**INSTRUCTIONS TO FOLLOW:** Read the post about the last weekend of summer and decide whether each statement agrees with it: (a) The laundry pile was high that weekend. (b) Cade was excited about the steam engine train. (c) Cade is five years old. Answer yes or no for each, quoting the words from the post that settle it.

**DOCUMENT SECTION:**

◆ ◆ ◆ ◆ ◆

The LAST Weekend of Summer

This weekend I had a flare of panic. Not because the laundry pile was perilously high (which it was) or because I had forgotten to look for a new dentist (which I had – again), but because I realized that this was the last weekend of summer.

And I mean the LAST weekend of summer, before Cade starts kindergarten and summers for the next 12 years will be defined by the school calendar, and not the weather. Starting next week, we will be sucked into the machine that will churn us through back to school shopping in July, snow days that that will leave us scrambling for child care, and vacations planned with the precision of  a space shuttle launch. The days of picking up and going just because it’s sunny will be gone. The thought made me queasy and a little sad.

So on Saturday morning I announced, “Today we will ride a steam engine train!” It’s no Disney World, but I figured it was good enough to make me feel like I was still harnessing the last bits of summer sunshine. Cade was unimpressed.


See him hiding back there? He’s not fooling anyone.

C: I don’t want to ride a train!

Me: We’re going.

C: No! You can’t make me.

Me: Buckle up, kid. We’re riding the rails today.

The road to the train station was winding and lovely. Pastoral, even. But every time I turned onto a new country lane, I heard an audible, heavy sigh in the backseat. Cade was done with my bubbly enthusiasm. Over it. I was still in summer mom mode, but he had already zoomed past me into a pre-adolescent ‘tude of sarcasm. He had become, at five, too cool for me. I was kind of proud of him. At the same time, I wanted to cry for the baby that I realized was long gone.

◆ ◆ ◆ ◆ ◆

**STORED DATA:**

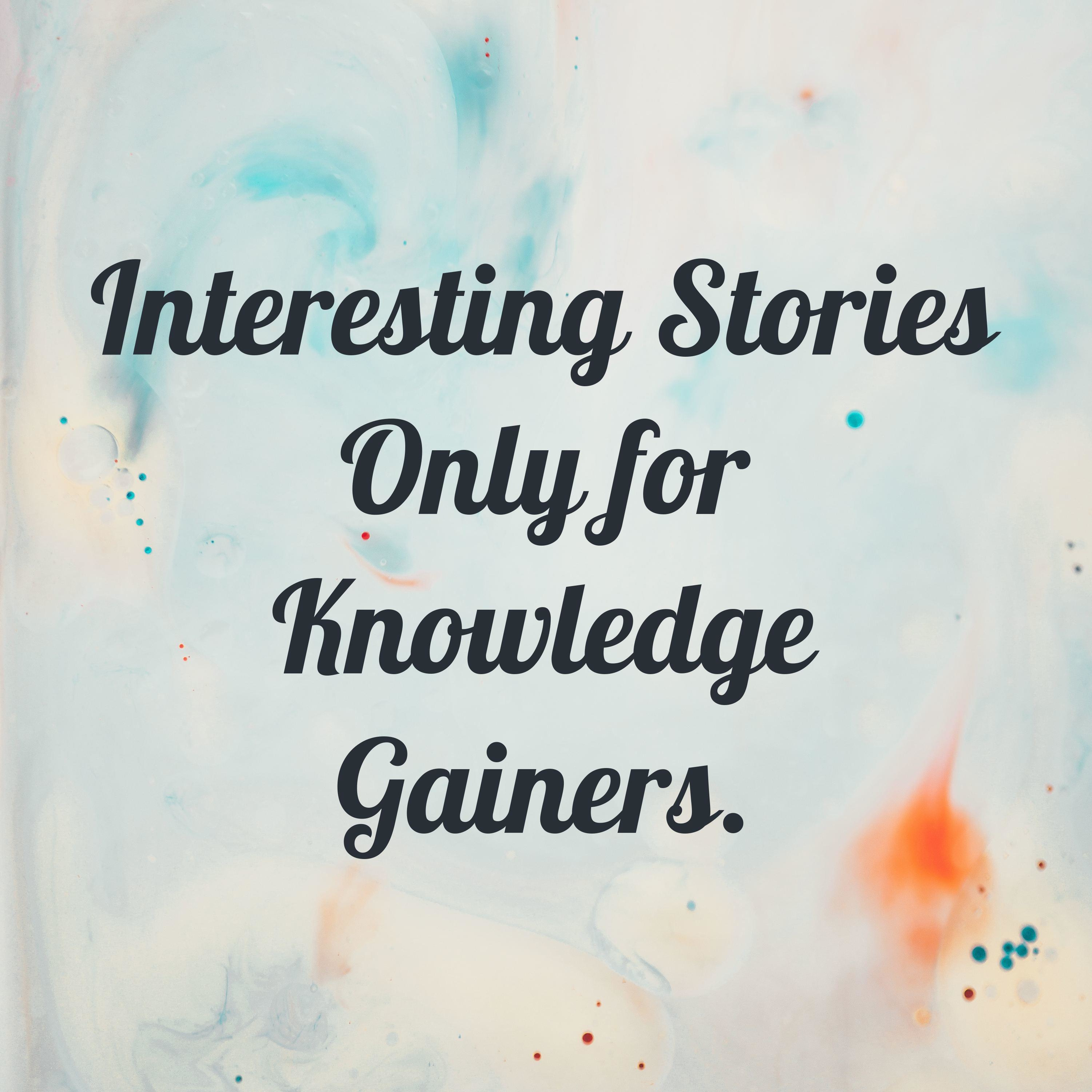 Interesting Stories॥ Only for Knowledge Gainers.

◆ ◆ ◆ ◆ ◆

**COMPLETED EXERCISE:**
(a) Yes: "Not because the laundry pile was perilously high (which it was)"
(b) No: "Cade was unimpressed."
(c) Yes: "He had become, at five, too cool for me."